Saved entries
===

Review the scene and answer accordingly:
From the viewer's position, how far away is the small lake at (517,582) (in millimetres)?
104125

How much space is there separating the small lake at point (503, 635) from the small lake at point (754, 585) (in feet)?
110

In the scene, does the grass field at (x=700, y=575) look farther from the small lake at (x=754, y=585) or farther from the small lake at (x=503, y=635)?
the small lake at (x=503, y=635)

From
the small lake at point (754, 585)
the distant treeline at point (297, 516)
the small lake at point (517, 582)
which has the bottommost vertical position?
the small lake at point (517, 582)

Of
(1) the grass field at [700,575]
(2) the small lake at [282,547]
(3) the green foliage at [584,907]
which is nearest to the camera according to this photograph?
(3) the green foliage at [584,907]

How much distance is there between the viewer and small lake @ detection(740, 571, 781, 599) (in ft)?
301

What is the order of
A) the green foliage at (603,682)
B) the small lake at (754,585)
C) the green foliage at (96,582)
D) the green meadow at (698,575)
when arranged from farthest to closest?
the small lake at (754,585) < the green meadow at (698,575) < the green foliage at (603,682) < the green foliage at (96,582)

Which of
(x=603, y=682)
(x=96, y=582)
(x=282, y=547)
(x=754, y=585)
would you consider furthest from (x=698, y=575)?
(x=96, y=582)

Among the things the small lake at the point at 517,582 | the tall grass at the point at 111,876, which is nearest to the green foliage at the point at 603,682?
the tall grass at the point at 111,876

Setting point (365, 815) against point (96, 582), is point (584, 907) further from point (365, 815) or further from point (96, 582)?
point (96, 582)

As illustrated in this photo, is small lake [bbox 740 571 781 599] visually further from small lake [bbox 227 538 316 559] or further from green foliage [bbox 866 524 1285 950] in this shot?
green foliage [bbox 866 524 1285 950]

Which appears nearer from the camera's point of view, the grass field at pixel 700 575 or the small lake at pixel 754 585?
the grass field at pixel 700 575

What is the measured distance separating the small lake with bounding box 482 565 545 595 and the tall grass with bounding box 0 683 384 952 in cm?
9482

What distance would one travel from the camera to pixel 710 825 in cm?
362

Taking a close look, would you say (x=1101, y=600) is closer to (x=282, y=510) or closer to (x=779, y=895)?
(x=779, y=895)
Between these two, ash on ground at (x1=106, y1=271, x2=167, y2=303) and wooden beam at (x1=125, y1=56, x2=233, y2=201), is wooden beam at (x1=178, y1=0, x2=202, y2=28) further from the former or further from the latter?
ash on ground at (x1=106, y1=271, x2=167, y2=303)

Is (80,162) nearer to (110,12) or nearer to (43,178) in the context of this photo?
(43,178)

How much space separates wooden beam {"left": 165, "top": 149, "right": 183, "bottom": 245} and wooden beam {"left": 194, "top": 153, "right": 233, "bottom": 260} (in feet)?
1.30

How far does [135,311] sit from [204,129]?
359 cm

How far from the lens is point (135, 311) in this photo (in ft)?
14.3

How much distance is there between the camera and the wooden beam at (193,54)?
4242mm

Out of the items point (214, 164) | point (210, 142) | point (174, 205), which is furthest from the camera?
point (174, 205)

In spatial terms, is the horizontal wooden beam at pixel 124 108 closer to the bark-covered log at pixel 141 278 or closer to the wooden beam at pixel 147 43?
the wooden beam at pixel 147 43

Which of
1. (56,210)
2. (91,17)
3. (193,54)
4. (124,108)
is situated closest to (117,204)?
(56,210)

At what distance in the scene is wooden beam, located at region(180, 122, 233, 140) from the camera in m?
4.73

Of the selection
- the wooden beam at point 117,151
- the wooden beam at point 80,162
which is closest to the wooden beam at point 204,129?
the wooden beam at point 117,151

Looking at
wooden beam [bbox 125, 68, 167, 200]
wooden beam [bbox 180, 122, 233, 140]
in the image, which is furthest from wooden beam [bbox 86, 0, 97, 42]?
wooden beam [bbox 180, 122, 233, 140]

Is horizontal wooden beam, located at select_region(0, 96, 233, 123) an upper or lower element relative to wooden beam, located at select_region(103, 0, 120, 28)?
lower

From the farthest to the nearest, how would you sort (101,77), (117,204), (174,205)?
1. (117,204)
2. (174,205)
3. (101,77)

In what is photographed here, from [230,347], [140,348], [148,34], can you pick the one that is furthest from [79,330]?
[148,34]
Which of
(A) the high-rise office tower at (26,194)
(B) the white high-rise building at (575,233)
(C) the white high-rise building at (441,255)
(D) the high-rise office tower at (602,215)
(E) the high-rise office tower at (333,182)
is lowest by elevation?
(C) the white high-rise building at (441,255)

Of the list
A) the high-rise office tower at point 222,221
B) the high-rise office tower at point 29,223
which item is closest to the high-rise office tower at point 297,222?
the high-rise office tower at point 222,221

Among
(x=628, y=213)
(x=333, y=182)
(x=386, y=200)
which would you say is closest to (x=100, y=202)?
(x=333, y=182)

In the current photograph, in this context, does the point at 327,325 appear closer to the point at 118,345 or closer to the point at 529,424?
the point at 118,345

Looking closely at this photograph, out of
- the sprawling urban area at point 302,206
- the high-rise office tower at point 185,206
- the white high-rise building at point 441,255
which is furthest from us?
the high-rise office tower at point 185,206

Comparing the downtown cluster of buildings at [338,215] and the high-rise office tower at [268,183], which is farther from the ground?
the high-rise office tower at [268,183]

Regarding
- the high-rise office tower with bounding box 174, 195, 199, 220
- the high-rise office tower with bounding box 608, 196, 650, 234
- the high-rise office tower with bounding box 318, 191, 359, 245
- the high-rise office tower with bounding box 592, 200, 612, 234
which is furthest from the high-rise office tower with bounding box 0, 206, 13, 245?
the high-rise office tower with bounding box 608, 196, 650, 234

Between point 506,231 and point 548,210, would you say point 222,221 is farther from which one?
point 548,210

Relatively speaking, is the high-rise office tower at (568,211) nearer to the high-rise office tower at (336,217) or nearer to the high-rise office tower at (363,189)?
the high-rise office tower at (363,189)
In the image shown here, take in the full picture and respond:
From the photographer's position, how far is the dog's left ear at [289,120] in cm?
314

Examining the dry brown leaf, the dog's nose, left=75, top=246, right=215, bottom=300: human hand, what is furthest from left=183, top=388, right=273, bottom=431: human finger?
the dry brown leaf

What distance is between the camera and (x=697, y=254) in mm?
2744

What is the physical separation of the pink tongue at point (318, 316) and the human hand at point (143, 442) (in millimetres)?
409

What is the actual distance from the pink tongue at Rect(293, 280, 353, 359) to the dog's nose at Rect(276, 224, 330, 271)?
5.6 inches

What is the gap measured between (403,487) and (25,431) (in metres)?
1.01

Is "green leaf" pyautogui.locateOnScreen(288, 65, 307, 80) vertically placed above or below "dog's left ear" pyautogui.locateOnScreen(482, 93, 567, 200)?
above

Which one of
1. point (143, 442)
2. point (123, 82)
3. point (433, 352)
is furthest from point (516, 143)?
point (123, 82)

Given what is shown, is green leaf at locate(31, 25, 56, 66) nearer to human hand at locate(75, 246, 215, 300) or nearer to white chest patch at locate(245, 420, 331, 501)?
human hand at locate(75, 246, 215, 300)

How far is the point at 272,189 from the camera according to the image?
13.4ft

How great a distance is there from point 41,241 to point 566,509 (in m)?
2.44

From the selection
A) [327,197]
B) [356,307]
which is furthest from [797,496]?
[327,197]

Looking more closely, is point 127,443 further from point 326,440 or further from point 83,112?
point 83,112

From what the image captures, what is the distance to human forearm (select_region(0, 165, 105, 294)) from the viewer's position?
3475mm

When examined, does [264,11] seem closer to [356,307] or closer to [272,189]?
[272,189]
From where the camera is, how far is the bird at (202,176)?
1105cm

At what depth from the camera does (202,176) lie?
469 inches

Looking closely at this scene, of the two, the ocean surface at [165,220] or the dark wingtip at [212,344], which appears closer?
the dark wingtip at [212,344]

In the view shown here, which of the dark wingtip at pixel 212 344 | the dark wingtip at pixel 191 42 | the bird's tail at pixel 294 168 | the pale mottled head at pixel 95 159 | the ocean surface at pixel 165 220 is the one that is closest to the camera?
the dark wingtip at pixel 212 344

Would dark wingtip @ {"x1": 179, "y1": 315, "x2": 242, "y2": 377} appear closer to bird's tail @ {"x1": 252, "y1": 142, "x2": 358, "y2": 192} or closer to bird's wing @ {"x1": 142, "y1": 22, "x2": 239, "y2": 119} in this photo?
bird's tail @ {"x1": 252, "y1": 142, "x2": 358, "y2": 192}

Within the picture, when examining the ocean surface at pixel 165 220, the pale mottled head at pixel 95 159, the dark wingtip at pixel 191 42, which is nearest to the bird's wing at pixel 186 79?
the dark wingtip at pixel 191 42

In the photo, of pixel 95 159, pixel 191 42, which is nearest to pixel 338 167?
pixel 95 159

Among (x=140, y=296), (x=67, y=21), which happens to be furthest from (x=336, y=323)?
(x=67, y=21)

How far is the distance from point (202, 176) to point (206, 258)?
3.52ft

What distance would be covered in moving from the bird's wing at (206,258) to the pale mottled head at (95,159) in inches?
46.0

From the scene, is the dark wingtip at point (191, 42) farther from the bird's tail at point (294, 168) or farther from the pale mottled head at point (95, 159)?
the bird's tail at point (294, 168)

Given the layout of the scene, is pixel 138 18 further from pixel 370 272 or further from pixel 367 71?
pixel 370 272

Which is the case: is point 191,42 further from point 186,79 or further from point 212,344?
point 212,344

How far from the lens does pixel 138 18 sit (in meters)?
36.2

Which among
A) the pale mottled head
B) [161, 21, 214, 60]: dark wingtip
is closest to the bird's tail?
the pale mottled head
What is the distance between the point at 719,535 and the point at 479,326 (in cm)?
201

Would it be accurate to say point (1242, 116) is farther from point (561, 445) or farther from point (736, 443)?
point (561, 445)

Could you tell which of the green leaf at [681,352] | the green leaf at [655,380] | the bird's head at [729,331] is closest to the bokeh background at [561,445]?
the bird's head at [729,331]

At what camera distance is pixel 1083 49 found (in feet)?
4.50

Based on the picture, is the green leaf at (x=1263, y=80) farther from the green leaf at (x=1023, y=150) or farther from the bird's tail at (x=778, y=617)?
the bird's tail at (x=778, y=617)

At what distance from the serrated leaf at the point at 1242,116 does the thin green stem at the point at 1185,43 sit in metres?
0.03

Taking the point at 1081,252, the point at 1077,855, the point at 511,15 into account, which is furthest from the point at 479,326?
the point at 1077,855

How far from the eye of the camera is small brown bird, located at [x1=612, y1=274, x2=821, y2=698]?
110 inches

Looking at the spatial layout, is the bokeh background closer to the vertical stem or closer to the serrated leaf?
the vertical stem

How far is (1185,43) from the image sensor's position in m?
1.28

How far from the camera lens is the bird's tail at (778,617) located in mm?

===

**SHORT PROBLEM:** Extract exactly the lines between the line containing "At what distance from" and the end of the data, including both.

**EXERCISE OUTPUT:**
At what distance from the serrated leaf at the point at 1242,116 does the thin green stem at the point at 1185,43 sit in metres?
0.03

Taking the point at 1081,252, the point at 1077,855, the point at 511,15 into account, which is furthest from the point at 479,326?
the point at 1077,855

How far from the eye of the camera is small brown bird, located at [x1=612, y1=274, x2=821, y2=698]?
110 inches

Looking at the spatial layout, is the bokeh background closer to the vertical stem or closer to the serrated leaf?
the vertical stem

How far is (1185,43) from the image sensor's position in m?
1.28

How far from the camera lens is the bird's tail at (778,617) located in mm?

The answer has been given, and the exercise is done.